Parkinson’s: Freezing of gait, how to manage it
For Parkinson’s disease, freezing is a common symptom, but it can affect people in different ways.
In freezing episodes, a person freezes while walking, often when they are changing direction or about to take a step, as if their foot were glued to the ground. But freezing can also have repercussions on other movements. Some Parkinson’s sufferers say they have had freezing episodes in the midst of continuous action, such as brushing their teeth or combing their hair.
Freezing can also affect speech and many people with Parkinson’s say they often freeze midsentence. Most of the time, freezing in Parkinson’s is a temporary action, which, although frustrating, is quickly overcome.
There are a few things you can do to prevent freezing episodes and to overcome them quickly when they occur.
Parkinson’s, what to do when you have freezing episodes
If you have regular freezing episodes, you can talk to your physiotherapist or occupational therapist to develop strategies to manage them. In the meantime, in order to help prevent freezing incidents, be sure to take your medication on time and at the correct dosage, walk to a rhythm (listening to music or a beat can help), take long strides when walking and concentrate on walking with no distractions.
When a Parkinson’s freezing incident does occur, here are some tips that can help you get over it quickly.
Pull your legs up one at a time, marching on the spot, so as to regain fluidity and be able to finish the movement. Also try to swing your arms while standing still.
As you walk, count or repeat left, right, left, right while staying focused on the action. Take your next step at a specific point on the floor.

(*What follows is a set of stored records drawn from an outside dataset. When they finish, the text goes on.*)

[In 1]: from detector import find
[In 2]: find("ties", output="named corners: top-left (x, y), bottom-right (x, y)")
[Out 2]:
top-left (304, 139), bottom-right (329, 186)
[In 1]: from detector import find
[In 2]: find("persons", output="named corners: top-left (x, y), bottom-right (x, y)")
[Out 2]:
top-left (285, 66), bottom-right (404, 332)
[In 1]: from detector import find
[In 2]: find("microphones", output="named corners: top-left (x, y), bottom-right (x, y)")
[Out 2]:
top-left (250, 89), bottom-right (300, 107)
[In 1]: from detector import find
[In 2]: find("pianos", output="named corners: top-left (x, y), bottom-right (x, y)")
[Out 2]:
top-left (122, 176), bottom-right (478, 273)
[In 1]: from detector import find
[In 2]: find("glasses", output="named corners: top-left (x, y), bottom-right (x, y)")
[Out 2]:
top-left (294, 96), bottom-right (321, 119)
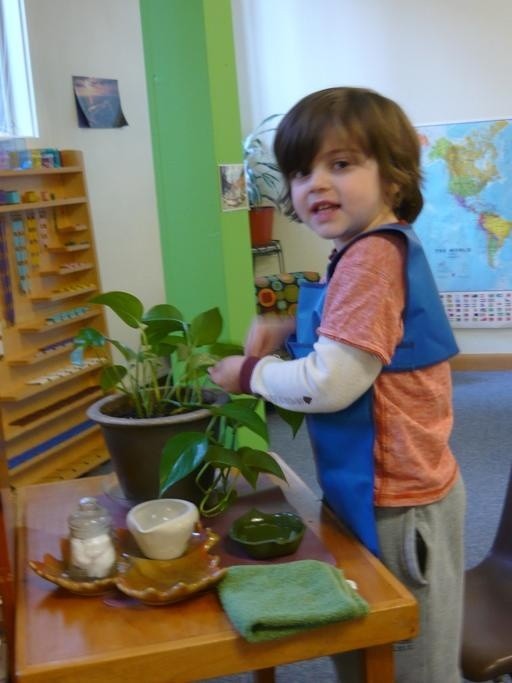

Paint the tip of the stick you use for walking or, if you often have freezing episodes in one particular place in the house, place coloured tape there to mark it as a visual reference to overcome the freezing. Also try to visualise an imaginary line where you are walking.
Ask for help from friends or family; a little encouragement from those around you who love you can help you get through the freezing episode.
Try to move in another direction. For example, shift your weight from one leg to the other, or from your front leg to the back one.
Freezing and Parkinson’s, potential treatments and preventive strategies for freezing of gait
Current treatments are unable to adequately control freezing of gait in Parkinson’s, since the spread and progression of the pathology are different from patient to patient and complex to delineate.
This makes it difficult to adapt drug therapies to the needs of each patient, especially at an advanced stage of Parkinson’s disease, when freezing becomes resistant to dopamine.
Another difficulty in the treatment of freezing in Parkinson’s is its heterogeneity: freezing of gait does not occur in the same way in all Parkinson’s patients.
Dr Gilat, a postdoctoral researcher at the Department of Rehabilitation, University of Leuven in Flanders, Belgium, states:
“This indicates that each Parkinson’s patient likely has a unique neural substrate that causes freezing. Any generic treatment is, therefore, prone to be helpful for some, but not others.”
A multidisciplinary approach is therefore the best solution to treat freezing in Parkinson’s, combining drug and non-drug therapies such as GONDOLA to provide personalized, effective treatment programs.